Directions —
Find the line containing "Given bbox=[252, 56, 311, 259]: lighthouse" in the material below; copy that line and all following lines exactly.

[Questions about scene geometry]
========
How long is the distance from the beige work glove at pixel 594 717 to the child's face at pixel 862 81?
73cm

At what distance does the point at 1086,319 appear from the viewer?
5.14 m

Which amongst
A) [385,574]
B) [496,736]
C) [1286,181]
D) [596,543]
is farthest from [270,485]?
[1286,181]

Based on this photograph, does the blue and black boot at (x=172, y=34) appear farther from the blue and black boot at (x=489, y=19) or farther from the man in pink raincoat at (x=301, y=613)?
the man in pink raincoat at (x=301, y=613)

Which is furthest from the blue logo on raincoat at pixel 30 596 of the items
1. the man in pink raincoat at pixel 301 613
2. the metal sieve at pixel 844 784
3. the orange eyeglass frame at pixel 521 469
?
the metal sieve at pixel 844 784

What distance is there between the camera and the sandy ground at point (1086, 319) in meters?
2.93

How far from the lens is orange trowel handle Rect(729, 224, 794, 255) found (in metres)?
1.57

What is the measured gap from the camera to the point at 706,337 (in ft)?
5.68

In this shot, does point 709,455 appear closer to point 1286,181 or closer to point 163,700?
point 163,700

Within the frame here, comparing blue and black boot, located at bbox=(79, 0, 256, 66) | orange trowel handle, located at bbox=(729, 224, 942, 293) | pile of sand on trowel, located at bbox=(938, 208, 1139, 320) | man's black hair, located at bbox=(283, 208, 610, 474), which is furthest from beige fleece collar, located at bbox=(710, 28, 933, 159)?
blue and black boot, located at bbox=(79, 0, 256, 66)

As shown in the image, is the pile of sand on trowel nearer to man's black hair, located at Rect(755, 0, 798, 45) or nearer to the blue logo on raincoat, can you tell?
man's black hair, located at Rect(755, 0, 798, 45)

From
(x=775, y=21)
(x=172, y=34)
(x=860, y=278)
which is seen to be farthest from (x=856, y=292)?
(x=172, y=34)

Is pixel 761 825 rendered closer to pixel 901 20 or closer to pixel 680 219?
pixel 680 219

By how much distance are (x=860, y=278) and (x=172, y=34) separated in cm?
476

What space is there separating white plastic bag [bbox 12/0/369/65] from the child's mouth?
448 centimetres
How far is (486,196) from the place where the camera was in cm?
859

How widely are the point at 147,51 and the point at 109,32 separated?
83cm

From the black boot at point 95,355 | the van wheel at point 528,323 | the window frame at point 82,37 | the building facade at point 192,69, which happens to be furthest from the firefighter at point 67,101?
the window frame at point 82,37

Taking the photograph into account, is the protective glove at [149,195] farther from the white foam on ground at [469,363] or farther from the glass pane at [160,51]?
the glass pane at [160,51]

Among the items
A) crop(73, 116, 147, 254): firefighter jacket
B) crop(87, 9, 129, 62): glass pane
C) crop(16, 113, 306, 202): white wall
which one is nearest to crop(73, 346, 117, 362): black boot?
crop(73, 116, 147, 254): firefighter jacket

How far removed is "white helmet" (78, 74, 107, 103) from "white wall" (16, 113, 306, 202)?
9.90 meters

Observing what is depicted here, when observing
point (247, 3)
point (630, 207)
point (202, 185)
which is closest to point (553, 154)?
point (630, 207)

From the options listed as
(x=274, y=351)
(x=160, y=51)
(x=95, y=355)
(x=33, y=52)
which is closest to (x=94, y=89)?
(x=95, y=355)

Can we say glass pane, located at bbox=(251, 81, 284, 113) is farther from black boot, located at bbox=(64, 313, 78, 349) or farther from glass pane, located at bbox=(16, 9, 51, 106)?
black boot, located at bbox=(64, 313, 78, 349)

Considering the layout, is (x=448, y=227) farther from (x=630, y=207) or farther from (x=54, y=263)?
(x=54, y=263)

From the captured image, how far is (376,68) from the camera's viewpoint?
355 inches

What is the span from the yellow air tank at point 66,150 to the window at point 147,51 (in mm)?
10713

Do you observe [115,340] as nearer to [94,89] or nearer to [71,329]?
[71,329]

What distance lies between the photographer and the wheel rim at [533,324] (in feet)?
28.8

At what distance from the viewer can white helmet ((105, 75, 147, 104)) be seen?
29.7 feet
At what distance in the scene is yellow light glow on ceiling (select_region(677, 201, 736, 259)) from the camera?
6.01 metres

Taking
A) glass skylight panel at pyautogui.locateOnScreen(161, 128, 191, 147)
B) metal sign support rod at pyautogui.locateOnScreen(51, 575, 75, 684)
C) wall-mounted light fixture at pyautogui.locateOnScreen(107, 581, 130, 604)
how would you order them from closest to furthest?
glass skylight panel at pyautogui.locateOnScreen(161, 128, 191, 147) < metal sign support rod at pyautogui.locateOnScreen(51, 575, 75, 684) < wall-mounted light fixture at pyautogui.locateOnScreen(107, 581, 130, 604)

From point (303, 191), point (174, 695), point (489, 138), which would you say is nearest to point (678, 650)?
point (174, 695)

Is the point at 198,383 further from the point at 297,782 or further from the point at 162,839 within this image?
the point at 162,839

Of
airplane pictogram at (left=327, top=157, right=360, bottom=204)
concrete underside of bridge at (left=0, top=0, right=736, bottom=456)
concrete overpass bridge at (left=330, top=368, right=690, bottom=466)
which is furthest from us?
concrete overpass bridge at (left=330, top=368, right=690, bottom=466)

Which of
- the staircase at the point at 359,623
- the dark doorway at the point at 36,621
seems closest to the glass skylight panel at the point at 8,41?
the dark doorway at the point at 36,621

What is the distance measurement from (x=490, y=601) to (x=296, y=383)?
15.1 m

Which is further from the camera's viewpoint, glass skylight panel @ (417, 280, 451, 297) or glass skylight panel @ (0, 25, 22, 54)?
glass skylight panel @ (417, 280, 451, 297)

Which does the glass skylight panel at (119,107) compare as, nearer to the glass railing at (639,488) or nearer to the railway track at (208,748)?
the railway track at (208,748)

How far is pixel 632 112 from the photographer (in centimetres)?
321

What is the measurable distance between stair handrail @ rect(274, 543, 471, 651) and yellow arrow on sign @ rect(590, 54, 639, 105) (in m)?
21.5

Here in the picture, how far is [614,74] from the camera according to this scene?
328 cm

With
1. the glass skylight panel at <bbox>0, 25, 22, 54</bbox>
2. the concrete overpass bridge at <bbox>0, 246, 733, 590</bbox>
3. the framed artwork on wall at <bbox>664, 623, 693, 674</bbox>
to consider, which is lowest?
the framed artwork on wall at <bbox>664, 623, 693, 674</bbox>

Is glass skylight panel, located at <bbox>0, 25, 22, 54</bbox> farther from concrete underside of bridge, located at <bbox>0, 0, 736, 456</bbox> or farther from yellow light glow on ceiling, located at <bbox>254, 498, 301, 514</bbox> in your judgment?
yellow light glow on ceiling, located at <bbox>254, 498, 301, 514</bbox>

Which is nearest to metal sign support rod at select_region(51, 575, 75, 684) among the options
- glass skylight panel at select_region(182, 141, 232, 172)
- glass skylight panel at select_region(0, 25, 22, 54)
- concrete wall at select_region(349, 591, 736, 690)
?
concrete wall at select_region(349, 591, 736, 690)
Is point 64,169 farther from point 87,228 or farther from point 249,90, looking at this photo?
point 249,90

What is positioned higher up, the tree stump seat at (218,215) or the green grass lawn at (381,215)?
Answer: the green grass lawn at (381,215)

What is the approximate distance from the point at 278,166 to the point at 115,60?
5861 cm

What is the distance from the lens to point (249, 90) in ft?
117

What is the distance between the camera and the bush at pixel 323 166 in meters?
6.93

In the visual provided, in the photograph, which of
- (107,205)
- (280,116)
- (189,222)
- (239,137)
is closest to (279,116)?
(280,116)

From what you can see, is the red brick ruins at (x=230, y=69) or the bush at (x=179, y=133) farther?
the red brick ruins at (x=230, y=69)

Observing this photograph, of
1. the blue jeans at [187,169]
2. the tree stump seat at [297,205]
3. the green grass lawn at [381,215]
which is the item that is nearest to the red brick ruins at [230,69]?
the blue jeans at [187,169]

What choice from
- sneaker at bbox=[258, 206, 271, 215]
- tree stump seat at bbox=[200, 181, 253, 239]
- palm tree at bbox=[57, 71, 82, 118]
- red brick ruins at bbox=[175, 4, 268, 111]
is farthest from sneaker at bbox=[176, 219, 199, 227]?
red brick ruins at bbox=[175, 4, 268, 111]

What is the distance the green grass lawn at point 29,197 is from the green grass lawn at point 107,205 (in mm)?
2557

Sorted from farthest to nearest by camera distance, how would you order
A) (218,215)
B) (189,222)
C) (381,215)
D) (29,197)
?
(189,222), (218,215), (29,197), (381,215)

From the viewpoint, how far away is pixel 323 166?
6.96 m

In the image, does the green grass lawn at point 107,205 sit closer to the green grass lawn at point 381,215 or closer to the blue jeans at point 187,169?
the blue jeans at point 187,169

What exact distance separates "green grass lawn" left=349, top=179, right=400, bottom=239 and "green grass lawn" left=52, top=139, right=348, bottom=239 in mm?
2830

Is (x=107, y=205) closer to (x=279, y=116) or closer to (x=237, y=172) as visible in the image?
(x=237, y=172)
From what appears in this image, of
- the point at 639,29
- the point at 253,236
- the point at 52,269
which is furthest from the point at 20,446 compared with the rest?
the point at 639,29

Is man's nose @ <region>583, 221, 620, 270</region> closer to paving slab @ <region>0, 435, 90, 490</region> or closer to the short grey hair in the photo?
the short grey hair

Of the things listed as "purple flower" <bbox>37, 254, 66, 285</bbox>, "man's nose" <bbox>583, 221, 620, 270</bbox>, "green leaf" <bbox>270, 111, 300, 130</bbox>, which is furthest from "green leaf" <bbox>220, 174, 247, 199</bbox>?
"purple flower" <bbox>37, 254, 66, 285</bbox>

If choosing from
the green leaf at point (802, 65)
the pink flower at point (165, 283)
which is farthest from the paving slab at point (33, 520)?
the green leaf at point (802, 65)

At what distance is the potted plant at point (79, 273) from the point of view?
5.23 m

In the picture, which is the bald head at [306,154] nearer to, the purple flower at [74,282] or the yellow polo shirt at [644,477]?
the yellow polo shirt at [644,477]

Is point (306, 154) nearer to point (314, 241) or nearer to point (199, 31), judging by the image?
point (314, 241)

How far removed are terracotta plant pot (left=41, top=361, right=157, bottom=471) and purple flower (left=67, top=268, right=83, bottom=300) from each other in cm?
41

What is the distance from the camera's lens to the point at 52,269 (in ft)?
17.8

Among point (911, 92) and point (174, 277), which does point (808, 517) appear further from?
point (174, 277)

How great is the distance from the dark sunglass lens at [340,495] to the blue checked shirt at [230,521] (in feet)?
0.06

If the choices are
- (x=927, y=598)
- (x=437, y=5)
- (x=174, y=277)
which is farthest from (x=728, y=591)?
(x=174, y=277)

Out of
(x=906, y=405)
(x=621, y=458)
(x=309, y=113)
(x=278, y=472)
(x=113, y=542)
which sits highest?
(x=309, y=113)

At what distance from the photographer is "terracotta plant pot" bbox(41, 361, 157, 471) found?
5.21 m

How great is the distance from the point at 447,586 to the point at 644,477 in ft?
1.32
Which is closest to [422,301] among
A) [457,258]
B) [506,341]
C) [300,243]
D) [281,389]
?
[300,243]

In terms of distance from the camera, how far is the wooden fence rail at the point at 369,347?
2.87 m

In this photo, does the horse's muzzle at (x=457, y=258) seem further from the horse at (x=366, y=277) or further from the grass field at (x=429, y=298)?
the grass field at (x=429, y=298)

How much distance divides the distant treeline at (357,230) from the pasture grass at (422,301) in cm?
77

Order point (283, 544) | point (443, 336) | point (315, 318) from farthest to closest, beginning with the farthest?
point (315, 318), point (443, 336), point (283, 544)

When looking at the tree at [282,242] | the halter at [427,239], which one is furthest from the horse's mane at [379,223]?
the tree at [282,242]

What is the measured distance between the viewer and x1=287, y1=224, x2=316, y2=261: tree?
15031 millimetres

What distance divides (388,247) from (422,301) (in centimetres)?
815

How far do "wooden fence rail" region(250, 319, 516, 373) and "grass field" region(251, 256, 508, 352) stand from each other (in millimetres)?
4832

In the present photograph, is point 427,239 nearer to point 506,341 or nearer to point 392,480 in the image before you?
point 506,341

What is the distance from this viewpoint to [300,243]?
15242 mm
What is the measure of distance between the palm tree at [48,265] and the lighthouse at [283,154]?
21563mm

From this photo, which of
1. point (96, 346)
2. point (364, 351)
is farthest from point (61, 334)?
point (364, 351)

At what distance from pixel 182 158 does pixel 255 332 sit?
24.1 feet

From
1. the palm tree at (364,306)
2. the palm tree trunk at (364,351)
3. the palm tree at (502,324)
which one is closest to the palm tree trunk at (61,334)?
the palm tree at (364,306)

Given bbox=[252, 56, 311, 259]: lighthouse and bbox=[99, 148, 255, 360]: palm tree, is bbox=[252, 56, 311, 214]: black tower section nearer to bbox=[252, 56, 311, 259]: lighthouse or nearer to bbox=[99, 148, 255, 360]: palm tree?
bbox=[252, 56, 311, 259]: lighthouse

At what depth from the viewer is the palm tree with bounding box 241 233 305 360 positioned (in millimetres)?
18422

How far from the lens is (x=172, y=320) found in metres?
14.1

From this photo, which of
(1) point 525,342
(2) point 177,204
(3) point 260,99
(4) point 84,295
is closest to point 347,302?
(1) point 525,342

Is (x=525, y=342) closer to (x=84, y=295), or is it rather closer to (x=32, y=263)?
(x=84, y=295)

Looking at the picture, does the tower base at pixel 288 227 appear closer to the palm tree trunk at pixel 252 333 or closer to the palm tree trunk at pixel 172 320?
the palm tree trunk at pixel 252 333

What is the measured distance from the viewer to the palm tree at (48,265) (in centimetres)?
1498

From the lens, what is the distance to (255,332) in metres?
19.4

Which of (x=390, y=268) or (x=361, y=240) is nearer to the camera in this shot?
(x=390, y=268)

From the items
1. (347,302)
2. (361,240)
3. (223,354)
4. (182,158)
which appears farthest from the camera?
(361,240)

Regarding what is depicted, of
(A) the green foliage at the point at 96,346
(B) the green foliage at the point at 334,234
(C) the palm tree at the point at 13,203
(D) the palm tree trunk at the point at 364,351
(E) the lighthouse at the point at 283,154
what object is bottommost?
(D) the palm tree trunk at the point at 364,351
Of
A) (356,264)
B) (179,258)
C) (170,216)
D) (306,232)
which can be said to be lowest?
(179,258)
========
Result of the task —
Given bbox=[252, 56, 311, 259]: lighthouse and bbox=[99, 148, 255, 360]: palm tree, is bbox=[252, 56, 311, 214]: black tower section nearer to bbox=[252, 56, 311, 259]: lighthouse or nearer to bbox=[99, 148, 255, 360]: palm tree?
bbox=[252, 56, 311, 259]: lighthouse

At what depth from the viewer is the palm tree with bounding box 241 233 305 360 positioned (in millimetres)?
18422

How far from the lens is (x=172, y=320) found in metres?
14.1

From this photo, which of
(1) point 525,342
(2) point 177,204
(3) point 260,99
(4) point 84,295
is closest to point 347,302?
(1) point 525,342

Is (x=525, y=342) closer to (x=84, y=295), or is it rather closer to (x=32, y=263)?
(x=84, y=295)

Looking at the picture, does the tower base at pixel 288 227 appear closer to the palm tree trunk at pixel 252 333 or closer to the palm tree trunk at pixel 172 320?
the palm tree trunk at pixel 252 333

What is the measured distance from the viewer to the palm tree at (48,265) (in centimetres)?
1498

From the lens, what is the distance to (255,332) in metres?
19.4

Which of (x=390, y=268) or (x=361, y=240) is nearer to the camera in this shot?
(x=390, y=268)

From the items
1. (347,302)
2. (361,240)
3. (223,354)
4. (182,158)
which appears farthest from the camera?
(361,240)

Regarding what is depicted, of
(A) the green foliage at the point at 96,346
(B) the green foliage at the point at 334,234
(C) the palm tree at the point at 13,203
(D) the palm tree trunk at the point at 364,351
(E) the lighthouse at the point at 283,154
what object is bottommost?
(D) the palm tree trunk at the point at 364,351
Of
A) (356,264)
B) (179,258)
C) (170,216)
D) (306,232)
which can be said to be lowest?
(179,258)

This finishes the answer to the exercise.